It is with sadness that Center for Financial Stability (CFS) mourns the passing of internationally renowned economist and Carnegie Mellon Professor Allan Meltzer. Author of more than 10 books and 400 papers, he was one of the leading experts on the Federal Reserve.
Allan was a brilliant economist with contributions of historic importance. He moved through life with the highest level of integrity and tenacity. Allan was an economic intellectual with a remarkable ability to get along with economists having diverse views. He and Karl Brunner were the founders of the Shadow Open Market Committee, which often disagreed with Federal Reserve policy. Nevertheless, Allan was greatly liked at the Fed and was regularly invited to serve on the semiannual Panel of Academic Advisers, who met in the Board Room with the Governors. The Federal Reserve’s initial decision to start providing monetary aggregates to the public long ago was based upon advocacy by Allan at the St. Louis Federal Reserve Bank.

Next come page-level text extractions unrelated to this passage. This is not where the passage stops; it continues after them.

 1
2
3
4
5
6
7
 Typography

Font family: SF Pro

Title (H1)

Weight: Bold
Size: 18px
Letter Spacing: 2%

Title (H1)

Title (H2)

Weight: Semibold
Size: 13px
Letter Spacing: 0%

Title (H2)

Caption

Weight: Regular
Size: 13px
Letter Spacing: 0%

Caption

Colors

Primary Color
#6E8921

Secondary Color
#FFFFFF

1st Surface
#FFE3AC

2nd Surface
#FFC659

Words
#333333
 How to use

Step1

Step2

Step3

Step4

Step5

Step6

Over decades, he influenced many CFS experts, colleagues, and friends. Since the launch of CFS, Allan often took the time to voluntarily provide feedback or be involved in issues stretching from the Bretton Woods institutions, bank capital, Fed policy, to CFS Divisia monetary measures. Allan was very familiar with the CFS Divisia monetary aggregates. Soon after CFS Director William A. Barnett originated the Divisia money aggregates and presented his research in Tokyo, Allan served as a consultant to the Bank of Japan to produce and maintain Divisia monetary measures for Japan.